No easy symbols fill the hesitations, the blanks indicated by Raine’s artless-seeming dashes. The diction shifts between simple directness and, I think, deliberately thumping ordinariness: “So through life’s long years she stumbles on.” It’s not the poem’s aim to invent reader-stopping images or metaphors and own the myth through verbal originality. Only readers are stopped, because Psyche-Raine is doing something new: she’s doubting her own narrative. The important metaphor is created by the cleverly lapsing grammar.

Psyche has forgotten her lover’s name, and she has even forgotten writing a poem for him. Is it the poem Story’s End that is questioned and almost erased when she asks “Is it I who wrote this?”

“This” might refer to the previous line, with its haunting, twisted echo of the refrain of the Pervigilium Veneris, (translated here): “She who once loved remembers only that once she loved”. It might imply an earlier poem of her own, perhaps The Marriage of Psyche. Or it could be a last thought added to the poem just written, suggesting a further, but not unwelcome, disintegration of clouds “in sky’s emptiness”.

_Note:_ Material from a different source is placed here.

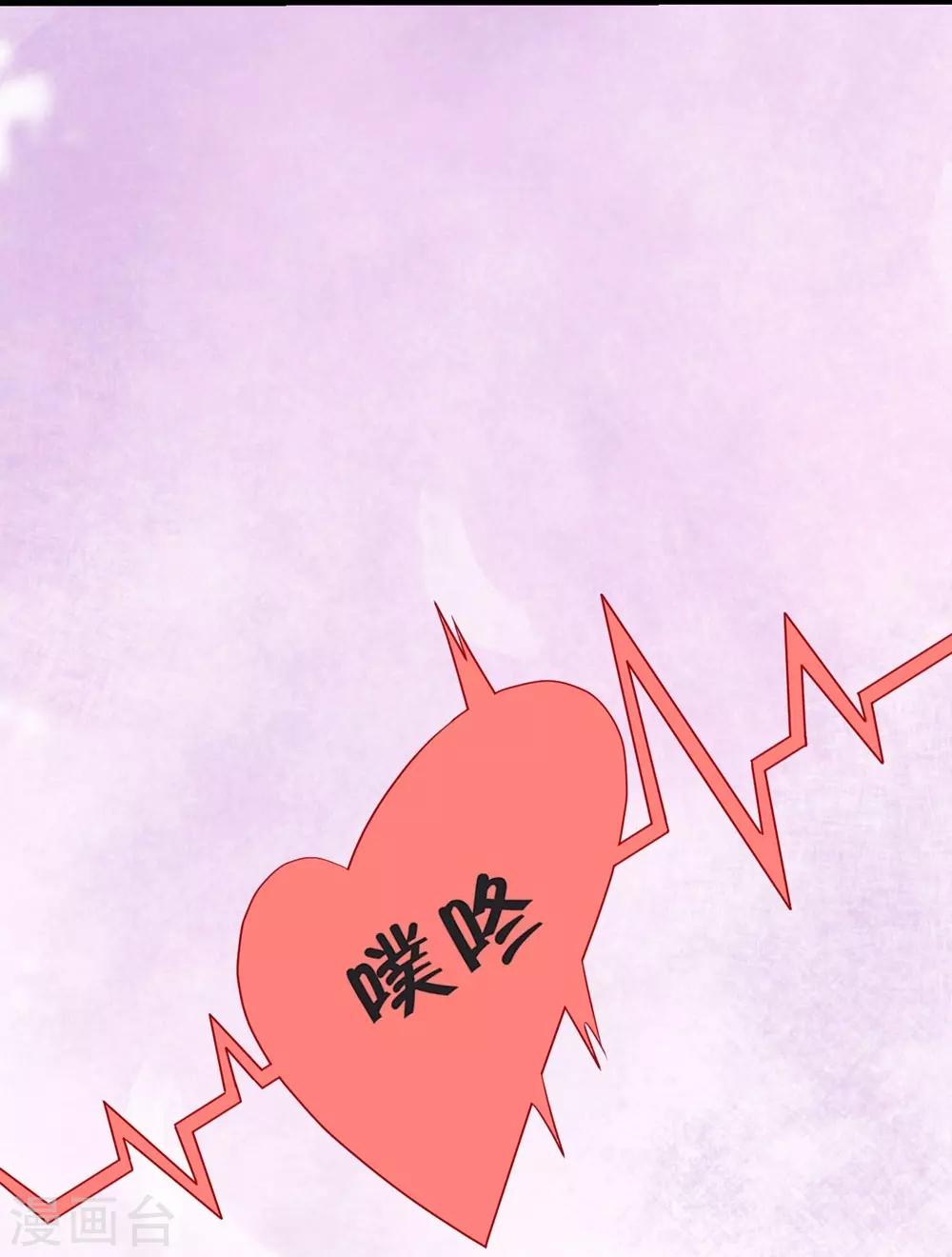 《时光和你都很美》第9话 第47页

Too little honoured in her own country and by her own gender, she might have spent her talents in later years on bitterness. She had more lasting things to console her. In the current poem, Psyche has survived much of her terrestrial myth. Forgetting is a natural part of it. The poem is not self-pitying or tragic: it’s simply the honest report of a particular late moment.

From the beginning – the first poem in this collection is Lyric, Stone and Flower (1943) – Kathleen Raine owned her voice. She continued to earn her archetypes and symbols to the story’s end.